## Start

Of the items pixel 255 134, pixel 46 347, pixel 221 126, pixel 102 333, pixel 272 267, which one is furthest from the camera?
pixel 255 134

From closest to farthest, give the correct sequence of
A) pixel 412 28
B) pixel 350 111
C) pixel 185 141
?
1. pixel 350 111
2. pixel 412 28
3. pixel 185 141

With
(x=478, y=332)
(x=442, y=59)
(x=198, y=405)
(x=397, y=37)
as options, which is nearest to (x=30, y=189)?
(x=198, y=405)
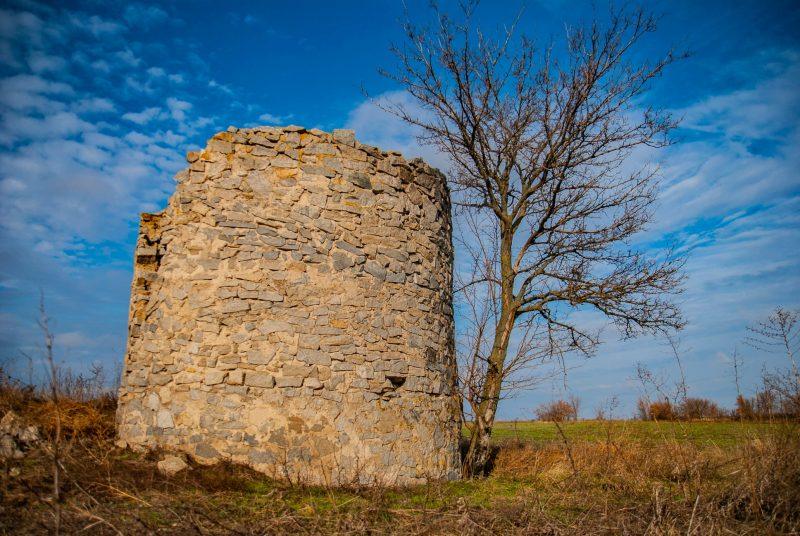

## End

— TASK DIRECTIONS —
Copy these records word for word, leaving out the pictures.

— ANSWER TO THIS PROBLEM —
Of the items pixel 255 134, pixel 46 347, pixel 221 126, pixel 102 333, pixel 272 267, which one is furthest from the camera?
pixel 255 134

From closest to farthest, give the correct sequence of
A) pixel 412 28
B) pixel 350 111
C) pixel 185 141
?
1. pixel 350 111
2. pixel 412 28
3. pixel 185 141

With
(x=478, y=332)
(x=442, y=59)
(x=198, y=405)
(x=397, y=37)
as options, which is nearest to (x=30, y=189)?
(x=198, y=405)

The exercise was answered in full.